**Passage to read:**
= = = = = = =

What if Your Agent or News Director Told you to get Cosmetic Surgery?

Even Today, News Director and consultants call female talent into the office and tell them they need to cut their hair.

It's like cutting hair is the magic bullet to higher ratings. 

I don't know of a single case of a male Reporter?Anchor being told to cut his hair.

Now, what would you do if your News Director told you to get a boob job, or fix your nose or eyes? 

That is exactly what happened to Julie Chen, who hosts The Talk on CBS. 

Chen has been very honest about the fact that her Agent and News Director suggested she would never make it in this business if she didn’t alter her appearance. They told her the shape of her monolid eyes often made her look "disinterested." More specifically, her News Director said, "You'll never make it on this anchor desk because you're Chinese ... Our audience can't relate to you because you're not like them."

Chen had the surgery, called blepharoplasty (a.k.a. double eyelid surgery), an extremely painful procedure done in two parts over a couple of years when she was 25. But, never spoke of it until her early 40s, when she revealed on The Talk that “it felt like a grown-up version of racism in the workplace.” Now, at 46, she tells Glamour about the reaction she's received since going public about her decision, whether she’d do anything differently today, and what she wants young women to know about their own beauty.

Since I first revealed my surgery on The Talk, the reaction from the Asian community—specifically from Asian women—has been tremendous. Many told me they finally felt free from feeling shamed. Others told me they wanted to get it done, but it felt like it was a dirty little secret people in the Asian community didn’t discuss, especially with non-Asians, and even with their own family. I had one sister and one aunt who thought it was denying my heritage. It was considered shameful. A disappointment. Then there were women in non-Asian communities who were flabbergasted that this was such a thing. It was very, no pun intended, eye-opening.

Having the surgery was not thought of again until an agent flat out said, "If you get this surgery, you’ll get into a top 10 market. If you don’t get the surgery, you won’t." I was in Dayton, Ohio then, which was market 52 at that point, I think. Today, people want to know why I didn’t go after that news director for telling me to physically alter my appearance. Well, I was 25, and I wasn’t going to stage a lawsuit against the corporation, especially at that time. You have to remember I was looking at someone who was an expert and a success in the field, who was giving me advice—not holding a gun to my head—and saying it’s your choice.

To this day, I have no regrets about the surgery. I don't live my life with regrets. I stand by my decisions and any bad ones I have made, I learn from them. The surgery doesn't define who I am; it's just a chapter in my life. It didn't change who I am or how I live. I don't look in the mirror and see a different person who I don't recognize. I'm just me—and I feel good about that.

= = = = = = =

**Available data:**

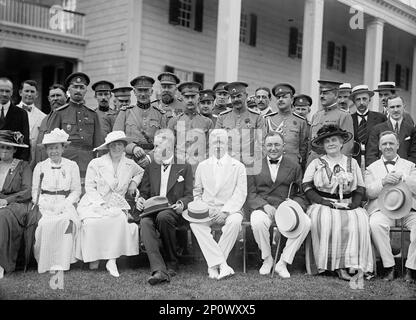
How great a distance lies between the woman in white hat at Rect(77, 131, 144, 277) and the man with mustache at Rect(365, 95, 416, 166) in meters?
3.09

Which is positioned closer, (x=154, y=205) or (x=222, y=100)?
(x=154, y=205)

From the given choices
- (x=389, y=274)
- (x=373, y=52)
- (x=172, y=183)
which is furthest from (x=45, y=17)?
(x=389, y=274)

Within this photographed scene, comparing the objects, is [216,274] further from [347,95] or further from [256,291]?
[347,95]

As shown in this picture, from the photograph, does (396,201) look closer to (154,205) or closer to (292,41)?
(154,205)

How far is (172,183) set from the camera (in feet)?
19.3

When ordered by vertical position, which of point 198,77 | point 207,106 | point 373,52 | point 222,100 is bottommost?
point 207,106

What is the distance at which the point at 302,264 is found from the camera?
604cm

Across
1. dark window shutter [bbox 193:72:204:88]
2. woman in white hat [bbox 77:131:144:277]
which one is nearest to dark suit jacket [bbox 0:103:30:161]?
woman in white hat [bbox 77:131:144:277]

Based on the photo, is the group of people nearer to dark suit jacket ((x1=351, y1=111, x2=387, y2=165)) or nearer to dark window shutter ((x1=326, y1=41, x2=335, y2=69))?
dark suit jacket ((x1=351, y1=111, x2=387, y2=165))

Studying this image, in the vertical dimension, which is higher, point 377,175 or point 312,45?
point 312,45

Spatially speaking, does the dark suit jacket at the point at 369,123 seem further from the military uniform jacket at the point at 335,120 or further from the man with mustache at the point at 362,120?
the military uniform jacket at the point at 335,120

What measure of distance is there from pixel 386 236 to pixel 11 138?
4580 millimetres

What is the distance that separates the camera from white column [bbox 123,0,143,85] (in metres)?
12.2
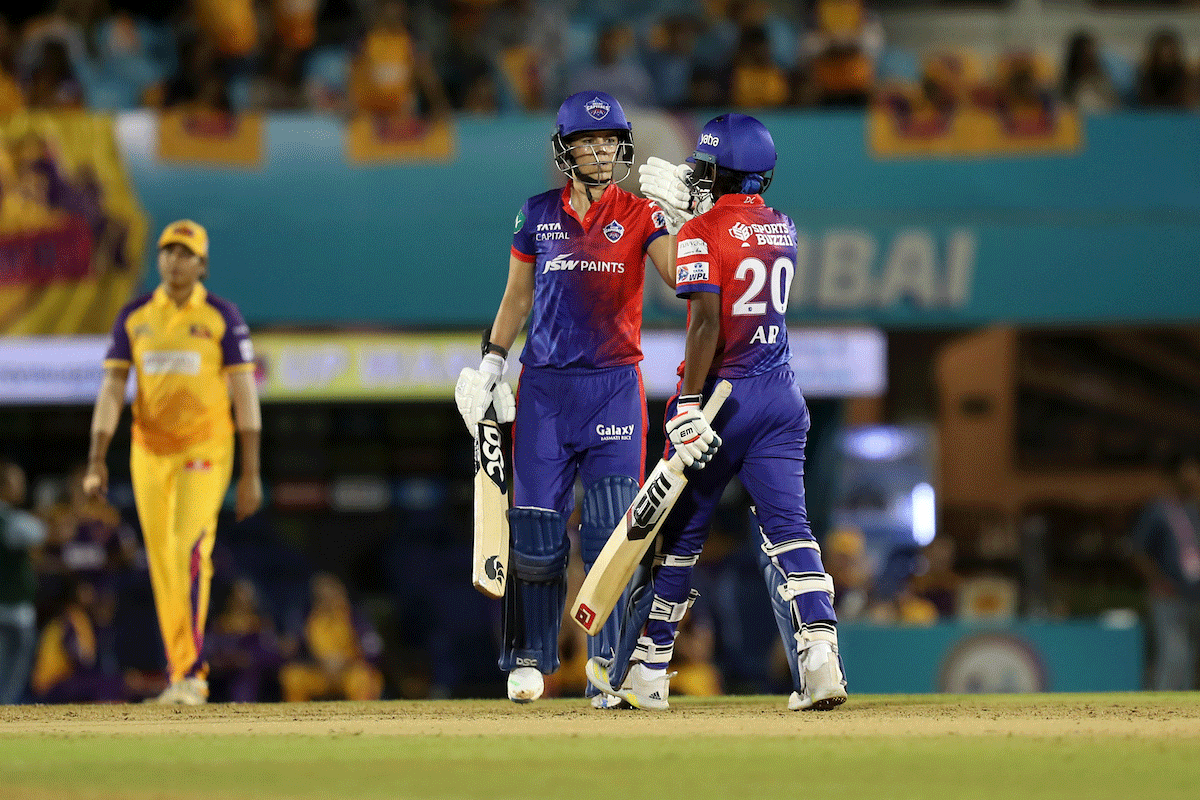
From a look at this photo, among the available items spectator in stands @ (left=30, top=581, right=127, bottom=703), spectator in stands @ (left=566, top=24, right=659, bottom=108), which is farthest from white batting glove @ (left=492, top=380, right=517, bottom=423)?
spectator in stands @ (left=566, top=24, right=659, bottom=108)

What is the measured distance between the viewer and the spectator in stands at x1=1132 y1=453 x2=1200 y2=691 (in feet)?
34.4

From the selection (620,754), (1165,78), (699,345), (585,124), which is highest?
(1165,78)

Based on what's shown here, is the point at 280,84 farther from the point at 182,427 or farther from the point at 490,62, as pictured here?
the point at 182,427

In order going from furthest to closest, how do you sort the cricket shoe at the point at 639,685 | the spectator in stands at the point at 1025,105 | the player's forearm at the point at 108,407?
1. the spectator in stands at the point at 1025,105
2. the player's forearm at the point at 108,407
3. the cricket shoe at the point at 639,685

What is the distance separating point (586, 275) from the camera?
5.63 m

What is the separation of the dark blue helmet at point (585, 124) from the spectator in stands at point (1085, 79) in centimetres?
840

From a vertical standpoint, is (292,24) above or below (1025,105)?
above

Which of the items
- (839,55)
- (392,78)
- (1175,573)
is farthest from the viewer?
(839,55)

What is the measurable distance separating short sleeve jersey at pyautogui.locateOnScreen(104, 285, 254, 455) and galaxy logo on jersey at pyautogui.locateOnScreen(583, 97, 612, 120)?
7.14 ft

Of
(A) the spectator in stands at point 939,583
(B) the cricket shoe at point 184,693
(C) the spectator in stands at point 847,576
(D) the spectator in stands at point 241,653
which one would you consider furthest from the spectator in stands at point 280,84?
(B) the cricket shoe at point 184,693

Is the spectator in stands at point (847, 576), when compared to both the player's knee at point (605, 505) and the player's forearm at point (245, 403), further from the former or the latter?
the player's knee at point (605, 505)

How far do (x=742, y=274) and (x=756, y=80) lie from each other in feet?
25.4

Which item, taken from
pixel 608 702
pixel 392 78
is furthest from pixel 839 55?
pixel 608 702

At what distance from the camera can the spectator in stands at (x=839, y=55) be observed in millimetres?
12718
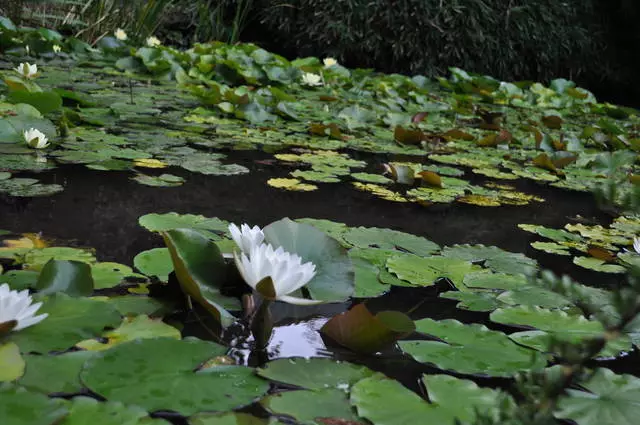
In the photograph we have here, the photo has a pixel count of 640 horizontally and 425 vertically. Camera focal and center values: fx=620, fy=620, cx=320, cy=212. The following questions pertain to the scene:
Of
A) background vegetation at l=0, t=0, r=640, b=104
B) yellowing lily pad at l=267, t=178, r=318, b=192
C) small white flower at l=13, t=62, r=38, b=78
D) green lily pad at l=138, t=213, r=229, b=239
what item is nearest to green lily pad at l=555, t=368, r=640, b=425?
green lily pad at l=138, t=213, r=229, b=239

= = = = = = =

Give the stretch of the article on appearance pressure in TV news from "It's like cutting" through "nose or eyes?" again, swapping "magic bullet" for "secret weapon". Rely on the text alone; the records play no part.

It's like cutting hair is the secret weapon to higher ratings. 

I don't know of a single case of a male Reporter?Anchor being told to cut his hair.

Now, what would you do if your News Director told you to get a boob job, or fix your nose or eyes?